Majdouline B., infirmière à l'hôpital parisien de la Pitié-Salpêtrière, a été suspendue pour une durée de huit mois après avoir refusé d'enlever son calot. Bien que le tribunal administratif de Paris ait initialement estimé que son licenciement était disproportionné, la décision de suspension a été récemment confirmée.
D'après le tribunal, l'insistance de la soignante à porter son calot, malgré les règles d'hygiène strictes de l'hôpital, justifie cette sanction. « La suspension n'apparaissait pas disproportionnée, en l'état de l'instruction », a précisé la cour. Toutefois, cela reste une décision temporaire, dans l'attente d'un jugement plus approfondi.

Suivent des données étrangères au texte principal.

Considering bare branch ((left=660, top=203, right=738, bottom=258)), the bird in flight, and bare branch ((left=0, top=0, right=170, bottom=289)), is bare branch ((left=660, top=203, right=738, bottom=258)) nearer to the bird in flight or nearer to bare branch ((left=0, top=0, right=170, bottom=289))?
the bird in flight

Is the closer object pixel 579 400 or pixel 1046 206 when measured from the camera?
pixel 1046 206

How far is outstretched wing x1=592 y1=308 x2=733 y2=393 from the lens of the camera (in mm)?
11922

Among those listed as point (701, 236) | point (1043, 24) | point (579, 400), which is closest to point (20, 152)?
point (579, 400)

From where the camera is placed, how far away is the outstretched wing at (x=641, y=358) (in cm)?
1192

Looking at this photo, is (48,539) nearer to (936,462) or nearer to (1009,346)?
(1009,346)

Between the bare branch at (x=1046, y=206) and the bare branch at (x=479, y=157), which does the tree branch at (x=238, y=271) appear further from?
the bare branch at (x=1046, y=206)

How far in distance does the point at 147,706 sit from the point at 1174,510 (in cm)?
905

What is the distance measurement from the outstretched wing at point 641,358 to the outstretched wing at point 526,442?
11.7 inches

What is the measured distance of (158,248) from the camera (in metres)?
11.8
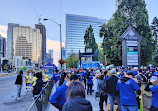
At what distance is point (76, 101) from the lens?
2.09 meters

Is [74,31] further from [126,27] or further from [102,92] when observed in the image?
[102,92]

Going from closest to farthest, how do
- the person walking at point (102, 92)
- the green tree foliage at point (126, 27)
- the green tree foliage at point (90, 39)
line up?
the person walking at point (102, 92)
the green tree foliage at point (126, 27)
the green tree foliage at point (90, 39)

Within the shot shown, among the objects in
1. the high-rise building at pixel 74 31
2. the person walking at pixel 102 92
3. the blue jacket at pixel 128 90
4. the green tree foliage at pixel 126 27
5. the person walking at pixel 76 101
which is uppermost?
the high-rise building at pixel 74 31

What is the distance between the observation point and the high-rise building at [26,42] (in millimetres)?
168250

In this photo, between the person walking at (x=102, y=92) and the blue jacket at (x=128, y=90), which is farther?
the person walking at (x=102, y=92)

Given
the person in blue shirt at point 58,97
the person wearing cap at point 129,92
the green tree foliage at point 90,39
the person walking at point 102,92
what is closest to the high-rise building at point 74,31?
the green tree foliage at point 90,39

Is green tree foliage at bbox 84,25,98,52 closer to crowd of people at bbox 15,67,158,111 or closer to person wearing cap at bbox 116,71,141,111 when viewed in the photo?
crowd of people at bbox 15,67,158,111

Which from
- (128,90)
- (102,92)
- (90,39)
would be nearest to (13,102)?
(102,92)

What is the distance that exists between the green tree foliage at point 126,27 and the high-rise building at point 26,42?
153 meters

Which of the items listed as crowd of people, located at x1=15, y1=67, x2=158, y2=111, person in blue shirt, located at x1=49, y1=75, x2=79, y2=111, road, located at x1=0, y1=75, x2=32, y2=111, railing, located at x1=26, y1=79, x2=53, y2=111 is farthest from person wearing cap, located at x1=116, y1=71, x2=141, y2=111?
road, located at x1=0, y1=75, x2=32, y2=111

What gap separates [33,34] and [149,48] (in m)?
162

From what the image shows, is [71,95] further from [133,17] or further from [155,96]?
[133,17]

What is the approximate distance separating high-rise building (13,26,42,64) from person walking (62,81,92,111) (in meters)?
176

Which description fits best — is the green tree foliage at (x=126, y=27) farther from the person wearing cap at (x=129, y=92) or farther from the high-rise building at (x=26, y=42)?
the high-rise building at (x=26, y=42)
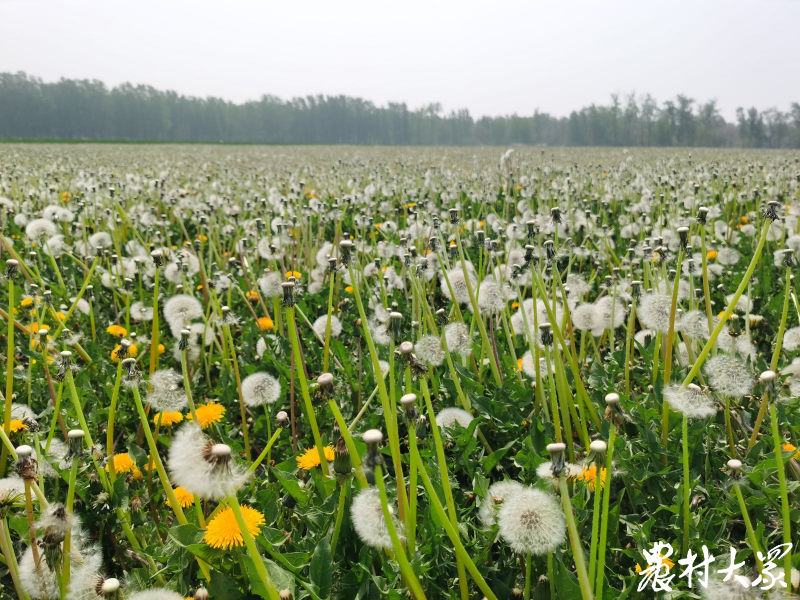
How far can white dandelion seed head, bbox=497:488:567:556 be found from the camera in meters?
1.12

« On n’est plus dans la défense de la laïcité », témoigne Sandrine Rousseau
Majdouline B. porte un calot coloré orné de cœurs, qu'elle considère comme une expression de sa vie privée plutôt qu'une marque d'appartenance religieuse. Ses positions ont été défendues par plusieurs syndicats, dont SUD-Santé et la CGT, qui dénoncent une tendance inquiétante. Blandine Chauvel, représentante de SUD-Santé, a afirmé : « On a recensé plus de 30 hôpitaux en France où des collègues subissent un traitement similaire ». Elle y voit une stigmatisation liée à la perception d'appartenance religieuse.
La députée écologiste Sandrine Rousseau a également exprimé son soutien à Majdouline B., arguant que nous ne sommes plus dans la défense de la laïcité, mais dans un « fantasme de l’ennemi de l’intérieur ».

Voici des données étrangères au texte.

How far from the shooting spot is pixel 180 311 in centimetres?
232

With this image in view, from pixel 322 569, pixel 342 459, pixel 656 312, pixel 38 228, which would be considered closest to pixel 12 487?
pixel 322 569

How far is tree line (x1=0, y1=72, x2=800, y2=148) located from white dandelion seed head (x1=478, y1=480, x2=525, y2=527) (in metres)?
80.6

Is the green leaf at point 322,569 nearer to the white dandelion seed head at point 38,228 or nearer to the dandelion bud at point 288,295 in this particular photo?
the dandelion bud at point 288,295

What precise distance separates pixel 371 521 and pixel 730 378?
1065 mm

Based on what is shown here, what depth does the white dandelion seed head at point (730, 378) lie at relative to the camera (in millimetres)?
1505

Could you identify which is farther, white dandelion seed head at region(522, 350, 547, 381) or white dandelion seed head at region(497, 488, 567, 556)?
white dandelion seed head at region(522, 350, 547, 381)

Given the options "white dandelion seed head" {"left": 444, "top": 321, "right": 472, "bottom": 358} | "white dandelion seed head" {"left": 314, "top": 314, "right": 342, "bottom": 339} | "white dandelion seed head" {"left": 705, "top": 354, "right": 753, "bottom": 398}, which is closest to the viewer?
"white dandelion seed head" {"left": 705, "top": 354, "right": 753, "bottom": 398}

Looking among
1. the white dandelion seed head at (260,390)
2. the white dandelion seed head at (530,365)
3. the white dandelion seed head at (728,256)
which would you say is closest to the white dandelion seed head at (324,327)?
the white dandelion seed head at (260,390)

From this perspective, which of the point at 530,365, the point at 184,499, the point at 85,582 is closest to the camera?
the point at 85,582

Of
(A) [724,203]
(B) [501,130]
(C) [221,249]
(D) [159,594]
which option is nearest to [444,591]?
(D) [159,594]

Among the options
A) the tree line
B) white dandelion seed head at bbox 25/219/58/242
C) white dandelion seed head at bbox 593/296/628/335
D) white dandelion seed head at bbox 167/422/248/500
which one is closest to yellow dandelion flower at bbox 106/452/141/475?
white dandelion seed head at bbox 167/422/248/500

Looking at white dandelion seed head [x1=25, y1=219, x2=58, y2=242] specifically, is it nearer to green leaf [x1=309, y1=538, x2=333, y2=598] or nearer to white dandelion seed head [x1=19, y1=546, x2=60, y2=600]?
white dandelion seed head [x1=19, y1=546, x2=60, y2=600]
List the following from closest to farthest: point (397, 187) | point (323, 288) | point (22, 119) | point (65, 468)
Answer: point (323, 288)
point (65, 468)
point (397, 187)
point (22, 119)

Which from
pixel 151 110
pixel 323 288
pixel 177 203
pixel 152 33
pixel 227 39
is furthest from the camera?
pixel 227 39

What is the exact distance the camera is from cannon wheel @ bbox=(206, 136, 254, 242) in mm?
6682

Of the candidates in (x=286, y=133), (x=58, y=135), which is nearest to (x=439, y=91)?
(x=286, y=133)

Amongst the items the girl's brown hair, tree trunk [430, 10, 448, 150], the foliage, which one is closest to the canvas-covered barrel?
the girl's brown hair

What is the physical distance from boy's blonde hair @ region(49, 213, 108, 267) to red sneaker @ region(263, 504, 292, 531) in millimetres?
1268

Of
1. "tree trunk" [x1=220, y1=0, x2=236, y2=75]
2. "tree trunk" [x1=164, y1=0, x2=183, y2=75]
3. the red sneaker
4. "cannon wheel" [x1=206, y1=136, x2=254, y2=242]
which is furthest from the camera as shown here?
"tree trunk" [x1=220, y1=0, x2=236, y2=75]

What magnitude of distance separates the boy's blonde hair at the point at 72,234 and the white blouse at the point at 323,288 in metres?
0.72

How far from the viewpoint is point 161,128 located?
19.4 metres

L’avocat de l'infirmière, Lionel Crusoé, a jugé la sanction trop sévère et a fait un parallèle avec des cas de harcèlement ou d'agression au sein des établissements de santé, appelant à une réflexion plus nuancée sur la question.
Le Nouveau Parti anticapitaliste a également exprimé son soutien à la soignante, préfigurant un élan mobilisateur dans les prochaines élections municipales à Paris, où Blandine Chauvel figurera en tête de liste.